EL PASO, Texas (KTSM) — As the City of El Paso and the rest of the state gear up to receive COVID-19 vaccines, have you considered whether you would be one of the first in line for one?
A recent survey from Harmony Healthcare IT found that 83 percent of Americans are concerned about side effects from a vaccine, and 46 percent of Americans said they would receive a vaccine as soon as it was made available.
In Texas, 38 percent of survey respondents said they would receive a vaccine as soon as it is available; in New Mexico, 67 percent of respondents said they would receive the vaccine as soon as it’s available.
Of those who said they will not get a vaccine, concern about side effects was the top reason (87 percent in Texas, 83 percent in New Mexico).

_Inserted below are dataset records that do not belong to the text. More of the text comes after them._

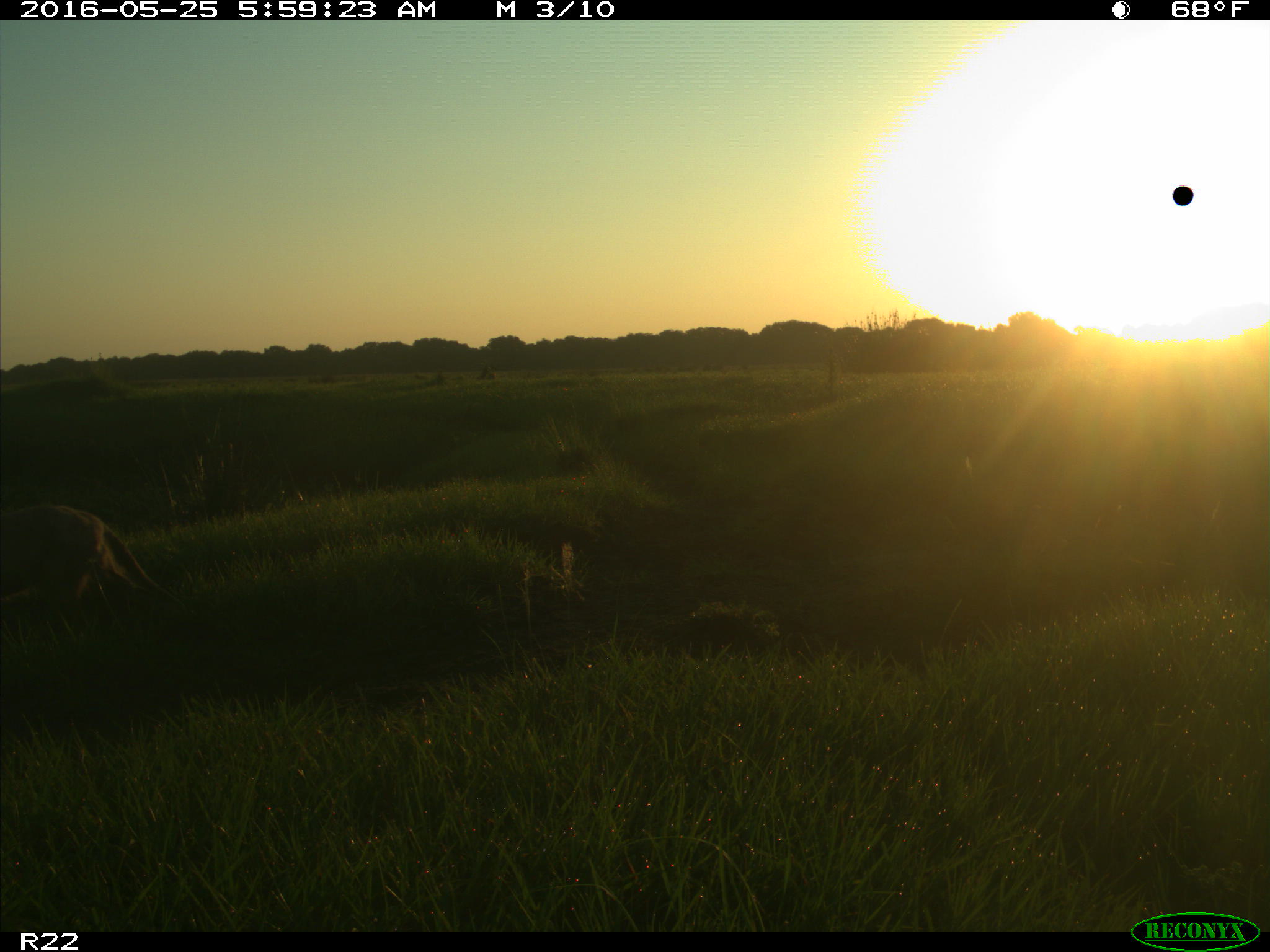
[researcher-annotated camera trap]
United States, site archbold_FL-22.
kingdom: Animalia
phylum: Chordata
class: Mammalia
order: Carnivora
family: Canidae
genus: Canis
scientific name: Canis latrans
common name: coyote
Canis latrans (coyote).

The main reasons people said they would not be getting a vaccine were: 1) side effects, 2) safety and effectiveness, 3) they believe they won’t need a vaccine, 4) they don’t believe in vaccines and 5) cost concerns.
In a social media poll, KTSM 9 News found that most respondents would take the vaccine. El Pasoan Francisco Lopez quipped he was “already in line.”
Others were skeptical about the vaccines.
El Pasoan Gabriel Almanzar would like to see if it is safe and effective. “I’m going to wait half a year to see if there are going to be any bad reactions to it,” he said.
El Pasoan Nina Nunez said she was not in a hurry to get the vaccine but is still open to getting one later.
“Personally, since I don’t have underlying conditions, I might wait,” Nunez said. “I say this now, but I could definitely change my mind later, depending if we are still out of control, case-wise, in the spring.
The vaccine will be received in three phases and supplies will be limited during the first phase. The City and State have already said that the first batch of vaccines would go to health care workers.
The City of El Paso Department of Public Health is asking residents to fill out the online survey to determine the community’s overall willingness to get the awaited COVID-19 vaccine.
The survey, which is in both English and Spanish, can be found at EPStrong.org under the Vaccination tab.
“We continue to see the spread of COVID-19 in our community and for this reason receiving a COVID-19 vaccine will be a crucial component in combatting the disease and ending the pandemic,” said Public Health Director Angela Mora. “The City has been working with the State to enroll local eligible healthcare, and other providers to dispense the vaccine to community members; but we would also like to hear from residents about their willingness or reluctance to get the COVID-19 vaccine.”
Results of the survey will not be available until the survey closes in the spring, said Laura Cruz-Acosta, a spokeswoman for the City of El Paso.
The Harmony Healthcare IT survey also found that 25 percent of responded believe that once vaccinated, it will take between one to two years before things return to normal, while 24 percent believe it will happen sooner (six months to a year).